- A Russian ambassador accused the West of “cyber-totalitarianism” and “militarizing” the internet.
- He complained of a “Russophobic information campaign” spreading on social media and online.
- Russia has often promoted disinformation, which Vassily Nebenzia called “alternative views.”
Russian diplomat Vassily Nebenzia launched a tirade against the West on Monday, accusing the world’s largest democracies of controlling information about the war in Ukraine and shutting down Russia’s “alternative views.”
“States that call themselves a ‘community of democracies’ in fact are building a cyber-totalitarianism,” Nebenzia, Russia’s permanent representative to the United Nations, said at a UN Security Council briefing on worldwide technology and security.
The diplomat denounced Ukraine for openly stating that it’s built a volunteer “IT” army to fight Russian disinformation online and to target Russian and Belarusian facilities.
“Colleagues, you are creating uncontrollable cyber troops that will master their skills in Ukraine by attacking Russia, but will not stop at that,” he said.
Nebenzia said the West is similarly “militarizing digital domain” and that Moscow would push back on any cyberattacks against Russia. He added that Russia demands “to demilitarize information space,” comparing a possible global online conflict to nuclear war.
“Once again, I call you to think of the danger of dragging the world into a cyber confrontation that is no less dangerous than [the] usage of WMDs,” Nebenzia said.
On the other hand, multiple reports have documented an extensive Russian cyberattack campaign targeting Ukraine through malware and hacks, some of which are so destructive that they were said to be worse than Moscow anticipated.
Nebenzia said the West chooses to ignore any “alternative viewpoint” and disregards “all inconvenient facts,” citing Russia’s false claims that a civilian massacre in the Kyiv suburb of Bucha was a “hoax.”
Governments and established media outlets have widely called into question these claims in light of satellite photo evidence and video footage.
Nebenzia also criticized Facebook for blocking accounts that promote Russian disinformation, which he described as content that “does not meet the West-dictated agenda.” He complained of a “Russophobic information campaign” that attacks Russia on matters of politics, sports, education, and culture.
“Corporation Meta openly authorized at its platforms all hate speech and calls to violence against Russians,” he said.

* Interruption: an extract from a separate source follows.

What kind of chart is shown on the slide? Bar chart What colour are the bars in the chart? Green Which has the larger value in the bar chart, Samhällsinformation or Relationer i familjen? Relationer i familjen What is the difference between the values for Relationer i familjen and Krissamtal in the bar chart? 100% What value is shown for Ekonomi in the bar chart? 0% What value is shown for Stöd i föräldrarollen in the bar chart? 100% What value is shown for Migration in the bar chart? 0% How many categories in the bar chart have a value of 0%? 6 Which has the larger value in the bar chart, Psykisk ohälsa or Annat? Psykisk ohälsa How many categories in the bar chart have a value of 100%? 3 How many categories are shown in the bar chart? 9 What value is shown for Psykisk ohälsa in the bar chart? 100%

Russia’s recent actions appear to contradict Nebenzia’s strong statements. The Kremlin has banned most Western social media networks since the beginning of its invasion of Ukraine.
In March, the country passed a law that makes dissent — which it defined as “spreading disinformation” — punishable by up to 15 years in prison.

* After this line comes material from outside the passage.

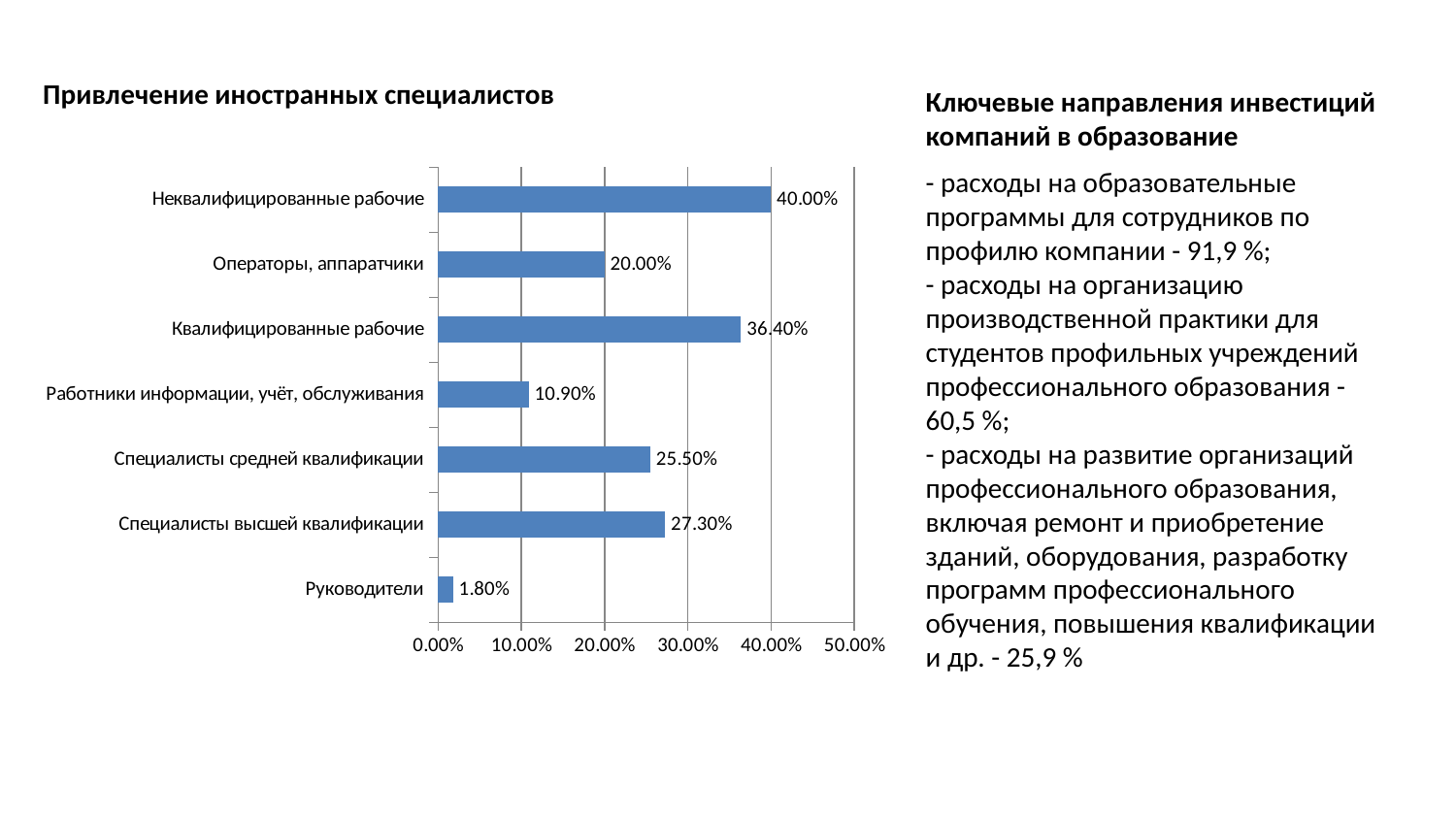
What is the value for Руководители? 1.80% What is the difference between the values for Специалисты высшей квалификации and Специалисты средней квалификации? 1.80% What is the title of the chart? Привлечение иностранных специалистов What is the difference between the values for Неквалифицированные рабочие and Квалифицированные рабочие? 3.60% Which category has the lowest value? Руководители Which category has the highest value? Неквалифицированные рабочие How many categories are shown in the chart? 7 What is the value for Неквалифицированные рабочие? 40.00% Which is larger, the value for Специалисты высшей квалификации or Специалисты средней квалификации? Специалисты высшей квалификации Is the value for Операторы, аппаратчики greater or less than 30.00%? less What kind of chart is shown on the slide? bar chart What is the value for Работники информации, учёт, обслуживания? 10.90%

At the Security Council briefing on Monday, the US and UK conversely accused Russia of trying to manipulate public opinion with false propaganda.
US Ambassador Linda Thomas-Greenfield said the Russian government “continues to shut down, restrict and degrade internet connectivity, censor content, spread disinformation online, and intimidate and arrest journalists for reporting the truth about its invasion.”